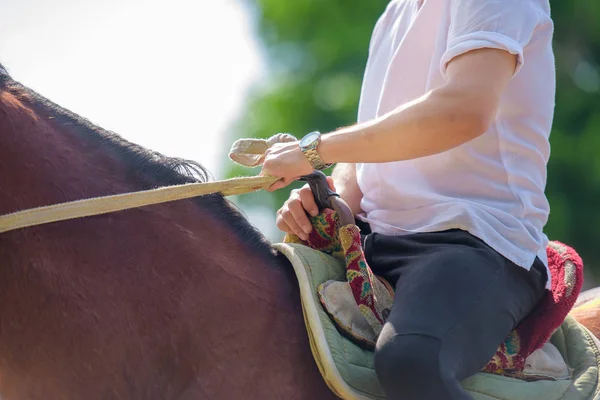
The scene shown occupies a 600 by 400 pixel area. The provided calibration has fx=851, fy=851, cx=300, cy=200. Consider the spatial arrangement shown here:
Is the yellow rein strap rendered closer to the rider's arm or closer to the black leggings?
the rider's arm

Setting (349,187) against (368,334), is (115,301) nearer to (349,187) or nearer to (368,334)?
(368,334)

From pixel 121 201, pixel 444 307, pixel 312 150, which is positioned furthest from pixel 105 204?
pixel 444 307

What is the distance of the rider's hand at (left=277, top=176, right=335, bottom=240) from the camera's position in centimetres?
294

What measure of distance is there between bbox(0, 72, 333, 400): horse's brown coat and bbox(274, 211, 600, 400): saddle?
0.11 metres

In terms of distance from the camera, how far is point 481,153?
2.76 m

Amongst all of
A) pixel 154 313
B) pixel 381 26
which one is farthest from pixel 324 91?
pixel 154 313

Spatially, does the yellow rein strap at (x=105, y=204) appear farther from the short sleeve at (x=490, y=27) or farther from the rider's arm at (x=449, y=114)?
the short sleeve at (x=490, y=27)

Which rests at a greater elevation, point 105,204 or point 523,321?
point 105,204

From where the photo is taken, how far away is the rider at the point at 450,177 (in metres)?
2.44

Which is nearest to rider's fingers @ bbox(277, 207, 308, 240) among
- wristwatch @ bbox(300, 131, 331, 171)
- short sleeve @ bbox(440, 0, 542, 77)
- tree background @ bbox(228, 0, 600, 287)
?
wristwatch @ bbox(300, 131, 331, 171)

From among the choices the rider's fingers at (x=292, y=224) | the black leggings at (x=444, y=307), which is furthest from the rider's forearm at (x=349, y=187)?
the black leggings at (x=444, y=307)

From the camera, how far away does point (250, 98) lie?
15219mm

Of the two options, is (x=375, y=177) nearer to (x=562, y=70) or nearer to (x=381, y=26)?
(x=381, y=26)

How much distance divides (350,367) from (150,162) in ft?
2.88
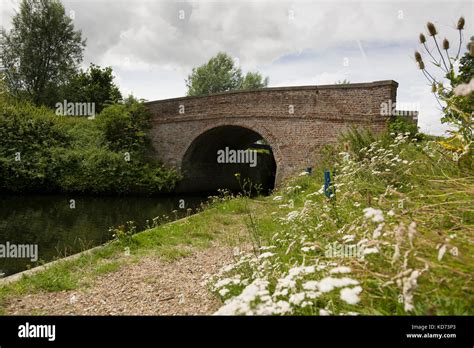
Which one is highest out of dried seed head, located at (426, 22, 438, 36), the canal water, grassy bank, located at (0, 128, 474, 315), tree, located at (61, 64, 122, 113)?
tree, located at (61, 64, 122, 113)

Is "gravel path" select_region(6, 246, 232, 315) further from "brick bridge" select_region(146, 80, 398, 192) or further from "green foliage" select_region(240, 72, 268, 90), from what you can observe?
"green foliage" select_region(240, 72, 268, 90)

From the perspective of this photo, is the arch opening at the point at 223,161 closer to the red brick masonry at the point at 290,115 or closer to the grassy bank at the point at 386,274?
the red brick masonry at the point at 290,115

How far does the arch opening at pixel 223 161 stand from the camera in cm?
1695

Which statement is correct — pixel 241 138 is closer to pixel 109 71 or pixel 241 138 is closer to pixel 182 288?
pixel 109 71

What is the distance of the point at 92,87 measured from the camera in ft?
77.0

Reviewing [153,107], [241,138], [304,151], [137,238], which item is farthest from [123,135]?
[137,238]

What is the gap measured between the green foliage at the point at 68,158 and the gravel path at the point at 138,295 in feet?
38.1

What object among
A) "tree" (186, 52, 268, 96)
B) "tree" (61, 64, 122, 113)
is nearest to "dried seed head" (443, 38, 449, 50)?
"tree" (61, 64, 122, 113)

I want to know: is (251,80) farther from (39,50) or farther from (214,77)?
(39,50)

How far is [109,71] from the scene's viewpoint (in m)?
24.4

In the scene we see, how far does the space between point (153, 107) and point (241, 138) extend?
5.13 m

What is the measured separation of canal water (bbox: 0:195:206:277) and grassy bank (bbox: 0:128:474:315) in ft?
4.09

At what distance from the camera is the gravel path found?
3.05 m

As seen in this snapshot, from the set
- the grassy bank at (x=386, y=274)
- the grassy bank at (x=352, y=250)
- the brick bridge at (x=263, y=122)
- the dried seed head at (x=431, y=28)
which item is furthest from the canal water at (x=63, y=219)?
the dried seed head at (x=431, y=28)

_ _ _ _ _

What is asked -
Report every line of the items above that contains the word "scene", copying each such line in full.

Output -
The scene shown occupies a 600 by 400 pixel area. The provided calibration has fx=851, fy=851, cx=300, cy=200. Consider the spatial arrangement shown here:
How far is [109,71] from the scene's viewpoint (in m)?
In the scene we see, how far does the space between point (153, 107) and point (241, 138) extend?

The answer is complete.